I took a closer look at the period after the peak in March 2000, the peak of the Tech bubble given how much attention it is getting in the media: March 2000 marked the end of one of the longest bull markets which were associated with the buildout of the internet as we know it today. This was the period when we first heard the term “irrational exuberance” in the 1996 speech by Fed Chair, Alan Greenspan. I pulled our valuation sheet from that period from one of our dusty CJL binders to see if we could glean any similarities to today from a fundamental stock picking point of view. These valuation sheets were one of the disciplines our Chairman, Jim Moltz had developed and used constantly to rank our buy universe of about 150 stocks by total return over a three-year period. Here are some highlights:
The S&P500 is much cheaper today on a p/e basis at 18x versus 23x at the beginning of 2000. Looking at our valuation sheets from 12-31-2000 shows a similar picture: stocks today are nowhere near as expensive as they were at the peak of the dot.com bubble. When I pulled 50 of the major companies which exist today from our 12-31-2000-valuation sheet, they traded on average at a multiple 37% higher than today. You may be surprised that we own 13 of these stocks in our portfolio today. One of these is Qualcomm, which we did not own then at 64x expected earnings, but today at 11x it is very reasonable. Of course, the business models of many of our companies like Qualcomm have changed, explaining the shift in relative multiples, but it would be a stretch to suggest that when fishing in our part of the market, larger-cap growth stocks, is somehow associated dot.com-era valuations. The same goes for Cisco, which traded at 48x then, and today at 13x. Pfizer was at 35x, today at 8x. Home Depot at 32x, today at 18x, Schlumberger at 41x, today at 25x. You get the picture! Going down memory lane, AOL traded at 58x, Time Warner at 65x, Palm at 100x, Yahoo at 52x, Sun Microsystems at 39x, Siebel Systems at 104x, Lucent at 44x, Hughes Electronics at 54x, and GE was still relevant at 33x. Most of these companies are either gone or have been absorbed by others at much lower valuations. Apple, believe it or not, was not yet in our buy-universe at that time.
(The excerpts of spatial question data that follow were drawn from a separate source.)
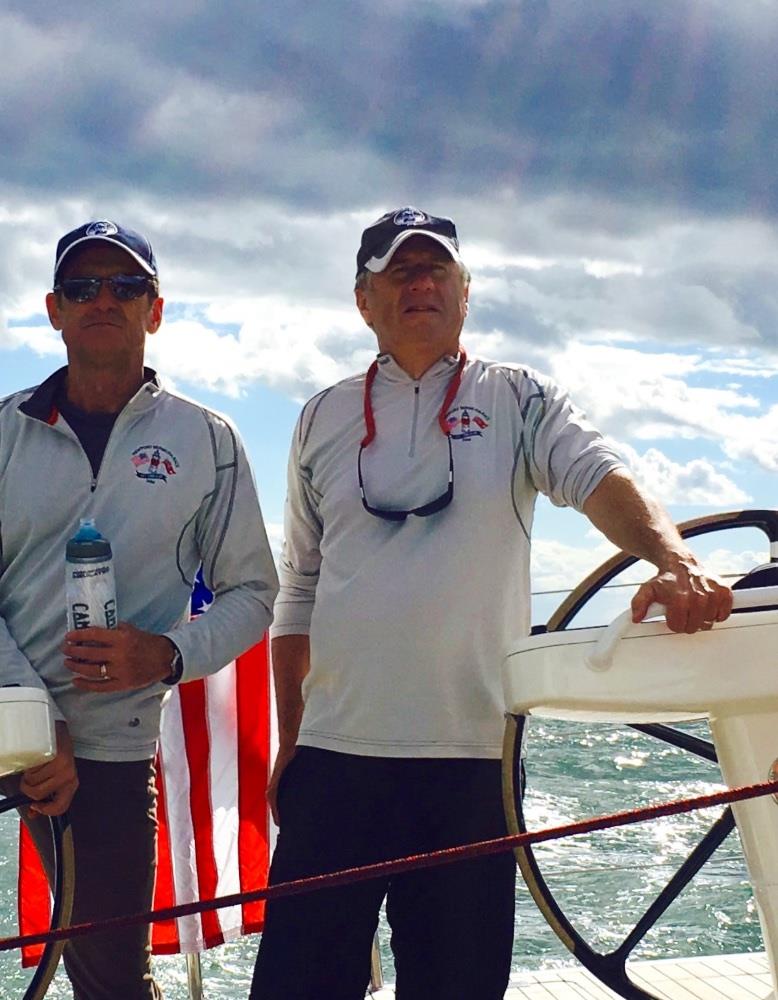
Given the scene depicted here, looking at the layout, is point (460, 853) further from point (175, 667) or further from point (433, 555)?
point (175, 667)

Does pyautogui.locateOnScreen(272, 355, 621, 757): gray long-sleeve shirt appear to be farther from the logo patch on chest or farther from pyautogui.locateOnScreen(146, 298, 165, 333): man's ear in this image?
pyautogui.locateOnScreen(146, 298, 165, 333): man's ear

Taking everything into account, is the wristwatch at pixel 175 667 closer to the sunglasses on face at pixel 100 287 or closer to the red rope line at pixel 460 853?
the red rope line at pixel 460 853

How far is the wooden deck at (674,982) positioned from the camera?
2.98m

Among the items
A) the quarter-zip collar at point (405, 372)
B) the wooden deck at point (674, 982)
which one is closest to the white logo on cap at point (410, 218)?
the quarter-zip collar at point (405, 372)

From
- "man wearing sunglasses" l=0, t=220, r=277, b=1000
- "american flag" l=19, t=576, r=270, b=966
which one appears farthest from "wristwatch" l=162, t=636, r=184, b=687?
"american flag" l=19, t=576, r=270, b=966

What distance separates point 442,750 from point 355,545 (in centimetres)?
37

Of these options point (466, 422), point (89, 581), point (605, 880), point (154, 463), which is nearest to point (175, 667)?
point (89, 581)

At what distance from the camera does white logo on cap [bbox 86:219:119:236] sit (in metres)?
2.22

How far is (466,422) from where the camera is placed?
81.4 inches

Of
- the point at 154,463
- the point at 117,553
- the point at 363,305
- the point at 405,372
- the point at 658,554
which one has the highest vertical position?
the point at 363,305

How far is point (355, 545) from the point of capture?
2031mm

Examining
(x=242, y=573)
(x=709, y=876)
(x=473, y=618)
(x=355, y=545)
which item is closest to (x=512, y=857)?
(x=473, y=618)

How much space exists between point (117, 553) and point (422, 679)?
1.95ft

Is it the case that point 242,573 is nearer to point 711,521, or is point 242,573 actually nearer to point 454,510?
point 454,510
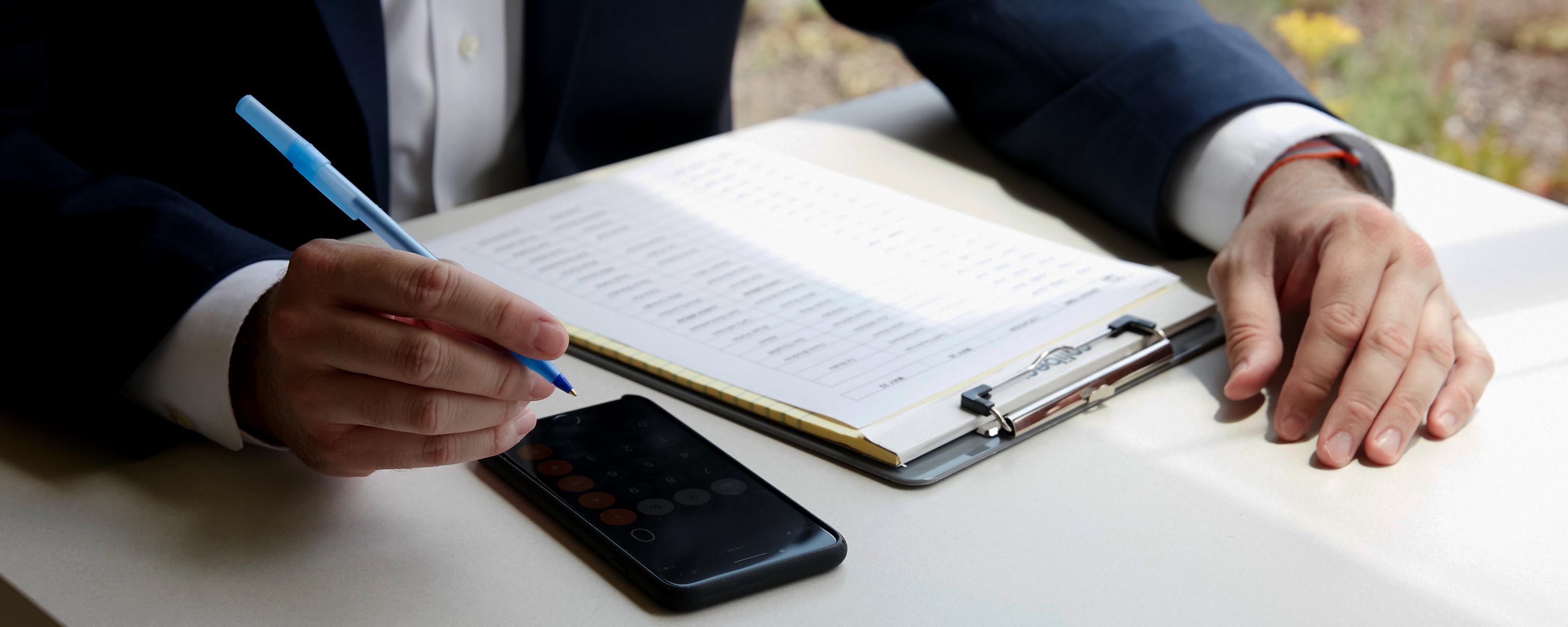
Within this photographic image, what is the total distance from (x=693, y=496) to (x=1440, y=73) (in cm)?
282

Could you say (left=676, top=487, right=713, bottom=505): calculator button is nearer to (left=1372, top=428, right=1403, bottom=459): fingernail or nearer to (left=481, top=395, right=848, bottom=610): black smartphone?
(left=481, top=395, right=848, bottom=610): black smartphone

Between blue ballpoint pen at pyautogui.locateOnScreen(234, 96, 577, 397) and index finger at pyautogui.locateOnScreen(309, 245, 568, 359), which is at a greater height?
blue ballpoint pen at pyautogui.locateOnScreen(234, 96, 577, 397)

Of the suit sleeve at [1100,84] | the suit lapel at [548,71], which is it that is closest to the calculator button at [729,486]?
the suit sleeve at [1100,84]

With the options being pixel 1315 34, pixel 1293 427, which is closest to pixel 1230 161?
pixel 1293 427

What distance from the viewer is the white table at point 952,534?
55 centimetres

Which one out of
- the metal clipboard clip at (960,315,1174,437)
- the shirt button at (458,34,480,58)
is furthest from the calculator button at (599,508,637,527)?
the shirt button at (458,34,480,58)

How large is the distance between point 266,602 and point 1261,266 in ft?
2.17

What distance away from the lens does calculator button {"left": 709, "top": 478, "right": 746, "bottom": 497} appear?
0.62 meters

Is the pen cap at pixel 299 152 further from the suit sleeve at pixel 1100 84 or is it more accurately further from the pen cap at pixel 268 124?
the suit sleeve at pixel 1100 84

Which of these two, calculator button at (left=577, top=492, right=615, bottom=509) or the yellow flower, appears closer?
calculator button at (left=577, top=492, right=615, bottom=509)

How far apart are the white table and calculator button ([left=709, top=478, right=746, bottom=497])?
3cm

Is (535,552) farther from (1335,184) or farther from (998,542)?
(1335,184)

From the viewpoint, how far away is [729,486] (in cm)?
62

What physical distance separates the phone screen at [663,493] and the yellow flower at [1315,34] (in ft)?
7.69
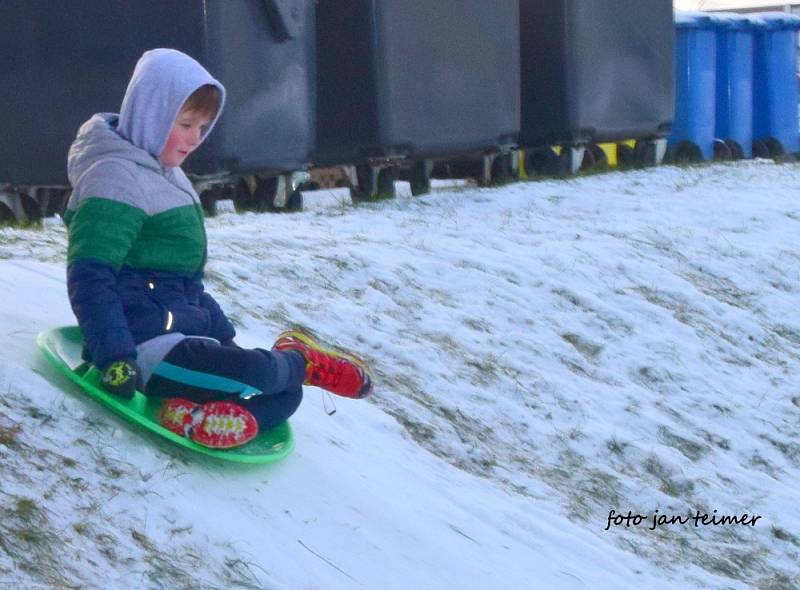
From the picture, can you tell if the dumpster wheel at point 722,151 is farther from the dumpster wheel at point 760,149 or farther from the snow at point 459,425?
the snow at point 459,425

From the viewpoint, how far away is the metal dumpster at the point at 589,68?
A: 11445 mm

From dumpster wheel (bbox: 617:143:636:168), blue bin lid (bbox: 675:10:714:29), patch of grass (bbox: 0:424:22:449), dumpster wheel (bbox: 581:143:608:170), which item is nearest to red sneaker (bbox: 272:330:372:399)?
patch of grass (bbox: 0:424:22:449)

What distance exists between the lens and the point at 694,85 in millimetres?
13891

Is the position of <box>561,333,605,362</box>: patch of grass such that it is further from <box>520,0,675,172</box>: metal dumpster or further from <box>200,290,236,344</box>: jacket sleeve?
<box>520,0,675,172</box>: metal dumpster

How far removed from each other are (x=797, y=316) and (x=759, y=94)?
7.60 m

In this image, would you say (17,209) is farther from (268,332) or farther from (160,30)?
(268,332)

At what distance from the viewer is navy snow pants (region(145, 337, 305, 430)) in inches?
157

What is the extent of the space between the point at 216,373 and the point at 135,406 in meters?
0.22

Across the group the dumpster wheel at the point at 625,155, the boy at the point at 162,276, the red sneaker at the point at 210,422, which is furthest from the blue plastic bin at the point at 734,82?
the red sneaker at the point at 210,422

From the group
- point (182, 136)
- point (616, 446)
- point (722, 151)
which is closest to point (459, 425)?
point (616, 446)

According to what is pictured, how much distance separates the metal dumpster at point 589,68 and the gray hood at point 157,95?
766 centimetres

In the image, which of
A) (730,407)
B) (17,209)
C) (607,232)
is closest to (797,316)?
(607,232)

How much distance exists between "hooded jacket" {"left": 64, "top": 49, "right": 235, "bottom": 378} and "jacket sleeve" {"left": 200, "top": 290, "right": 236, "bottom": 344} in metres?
Answer: 0.05

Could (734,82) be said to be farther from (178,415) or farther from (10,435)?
(10,435)
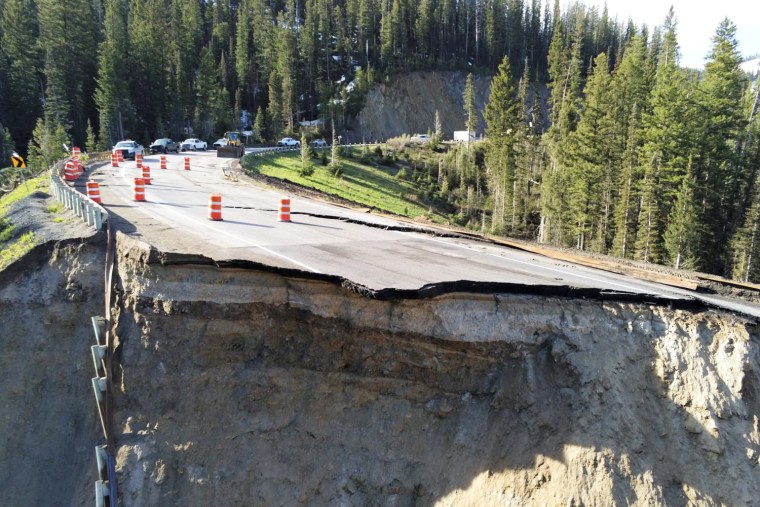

In summary, from this stock picker’s point of view, the relative valuations of stocks were much more extreme in March of 2000 versus today. We have also gone through 20 years of digital transformation since the dot.com bubble which has changed the business models of many companies, especially in the software sector. These companies are today much more predictable given they have shifted to cloud-based, subscription-based recurring revenue models. Maybe that is why Microsoft today is one of the few stocks that sell at a higher multiple as compared to 2000 given its more sustainable business model.